Nehmen sie ihren Jahresurlaub.
2.
Schmeißen sie ihre Glotze in hohem Bogen aus dem Fenster, möglichst
ohne Nachbarn zu belästigen oder Passanten zu verletzen.
3.
Merke: Erwähnen sie niemals, dass sie sich ihres Televisors
entledigt haben, denn der leiseste Verdacht, einfach frech
ausgeschert zu sein, wird dazu führen, dass in ihrem Umfeld lebende
TV-Junkies “aus reiner Hilfsbereitschaft” versuchen werden ihnen
(bestürzt über ihre Schandtat) irgendwelche unbenutzen Zweitgeräte
“vorübergehend” aufzuschwatzen. Oder es werden gleich ganze
Schubkarrenladungen voll funktionstüchtiger Altgeräte ungefragt vor
ihrer Haustür abgestellt.
4.
Versuchen sie sich in der Zeit des kalten Entzugs mit nix
Medienrelevantem zu beschäftigen: Machen sie statt dessen
Gartenarbeit, Musik, eine Rucksacktour auf gut Glück, betreiben sie
Bienenzüchtung oder auch Yoga oder rauchen sie meinerwegen erstmal
ein paar Joints oder trinken ein paar Gläschen Wein (aber bitte jeweils nur ein paar sonst rutschen sie von der
TV-Sucht in die THC Substitution bzw. Alkhohol-Abhängigkeit, von der dann in erster Linie ihre
lokalen Dealer/ Spirituosenhändler etwas haben, aber nicht sie).
5.
Nach Ende des regulären Urlaubs sofort unbezahlten Urlaub antreten
(mind. 3 Monate) und Kündigung vorbereiten (Falls sie erfolgreicher
Medienschaffender waren, dürfte finanziell ja was hängengeblieben
sein).
6.
GANZ WICHTIG: Zwischen Woche 1 und 12 wird sich wiederholt kalter
Entzug einstellen. Geben Sie dem unter KEINEN UMSTÄNDEN nach, sonst
werden sie sich - wie alle Junkies - ruckzuck vor der Glotze und mitten
im Medienbetrieb wiederfinden (erst recht wenn sie dann doch zuviel
gekifft/ getrunken haben “um die Anspannung zu mildern”).
7.
Nach etwa 6-8 Wochen aufrichtiger Konzentration auf nützliche,
kreative, lebensbejahende Tätigkeiten (nicht Dinge von denen man
während des Konsums auch gleichermaßen selbst konsumiert wird)

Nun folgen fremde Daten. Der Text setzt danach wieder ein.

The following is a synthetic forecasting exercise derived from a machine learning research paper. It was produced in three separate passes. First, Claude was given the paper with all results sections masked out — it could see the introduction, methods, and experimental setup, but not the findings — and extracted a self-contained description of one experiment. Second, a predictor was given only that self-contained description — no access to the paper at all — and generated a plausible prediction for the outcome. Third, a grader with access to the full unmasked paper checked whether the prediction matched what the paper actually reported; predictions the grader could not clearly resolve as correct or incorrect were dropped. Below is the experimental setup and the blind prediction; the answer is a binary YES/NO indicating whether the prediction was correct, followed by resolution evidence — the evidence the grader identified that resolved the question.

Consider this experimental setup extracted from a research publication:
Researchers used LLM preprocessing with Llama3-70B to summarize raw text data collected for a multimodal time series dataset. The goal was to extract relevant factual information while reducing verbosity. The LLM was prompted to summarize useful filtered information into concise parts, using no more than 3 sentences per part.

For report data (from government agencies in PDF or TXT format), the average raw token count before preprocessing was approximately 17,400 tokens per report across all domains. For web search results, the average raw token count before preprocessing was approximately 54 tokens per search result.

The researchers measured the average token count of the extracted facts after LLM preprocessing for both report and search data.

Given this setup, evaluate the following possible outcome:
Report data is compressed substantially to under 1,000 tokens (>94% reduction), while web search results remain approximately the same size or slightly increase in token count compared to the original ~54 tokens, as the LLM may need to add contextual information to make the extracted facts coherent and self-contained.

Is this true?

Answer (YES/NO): NO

sollte sich ein Gefühl der Läuterung, des Erstaunens, der Klarsicht (“Ach, SO
ist das also !!?”) einstellen.
Genießen
sie das ohne dem seltsamen Juckreiz nachzugeben, es unbedingt
(medial) der gesamten Weltöffentlichkeit mitzuteilen zu müssen.

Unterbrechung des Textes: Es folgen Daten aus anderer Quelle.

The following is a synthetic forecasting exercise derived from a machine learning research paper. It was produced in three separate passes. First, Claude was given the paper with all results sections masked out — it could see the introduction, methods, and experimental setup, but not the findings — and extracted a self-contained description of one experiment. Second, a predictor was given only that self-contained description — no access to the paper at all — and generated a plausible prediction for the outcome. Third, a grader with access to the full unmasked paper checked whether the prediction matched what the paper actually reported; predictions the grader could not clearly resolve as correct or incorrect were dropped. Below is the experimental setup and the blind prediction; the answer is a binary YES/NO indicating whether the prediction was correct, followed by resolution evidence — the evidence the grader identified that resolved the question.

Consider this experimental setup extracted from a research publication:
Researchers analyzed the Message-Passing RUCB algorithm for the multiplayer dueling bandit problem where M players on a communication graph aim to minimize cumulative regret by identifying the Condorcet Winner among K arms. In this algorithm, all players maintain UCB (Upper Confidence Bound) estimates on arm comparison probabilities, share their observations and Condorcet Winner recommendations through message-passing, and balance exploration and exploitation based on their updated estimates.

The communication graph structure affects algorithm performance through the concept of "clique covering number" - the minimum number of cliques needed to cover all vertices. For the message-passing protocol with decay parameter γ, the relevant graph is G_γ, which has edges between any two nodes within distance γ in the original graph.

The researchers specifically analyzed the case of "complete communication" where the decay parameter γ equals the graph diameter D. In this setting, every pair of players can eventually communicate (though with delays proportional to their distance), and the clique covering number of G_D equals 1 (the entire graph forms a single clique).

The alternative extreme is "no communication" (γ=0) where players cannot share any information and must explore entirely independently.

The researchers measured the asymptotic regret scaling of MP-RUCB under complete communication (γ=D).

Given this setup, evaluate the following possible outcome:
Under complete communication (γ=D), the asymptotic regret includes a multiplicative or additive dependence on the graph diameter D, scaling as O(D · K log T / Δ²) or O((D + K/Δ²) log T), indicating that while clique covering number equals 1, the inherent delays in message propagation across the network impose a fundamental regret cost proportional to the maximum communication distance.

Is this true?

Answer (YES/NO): NO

Dazu gehört auch das sogenannte “twittern” von Facebook ganz zu
schweigen. (Vorsicht: Junkies suchen IMMER nach einer Ausrede um doch
wieder…nur ein bisschen…sie wissen schon)
8.
Bleiben sie auch den Rest des Jahres nüchtern. Die seelische
Abhängigkeit wird bleiben, ist leider so. Widmen sie sich zwecks
Linderung z.B. ausgestiegenen Kollegen wie Ken FM, Uli Gellermann oder Christoph
Hörstel
9.
Halten sie konsequent durch, wird sich am Ende ihre gewohnte
(medial-konditionierte) Sicht auf die Dinge positiv verändert haben.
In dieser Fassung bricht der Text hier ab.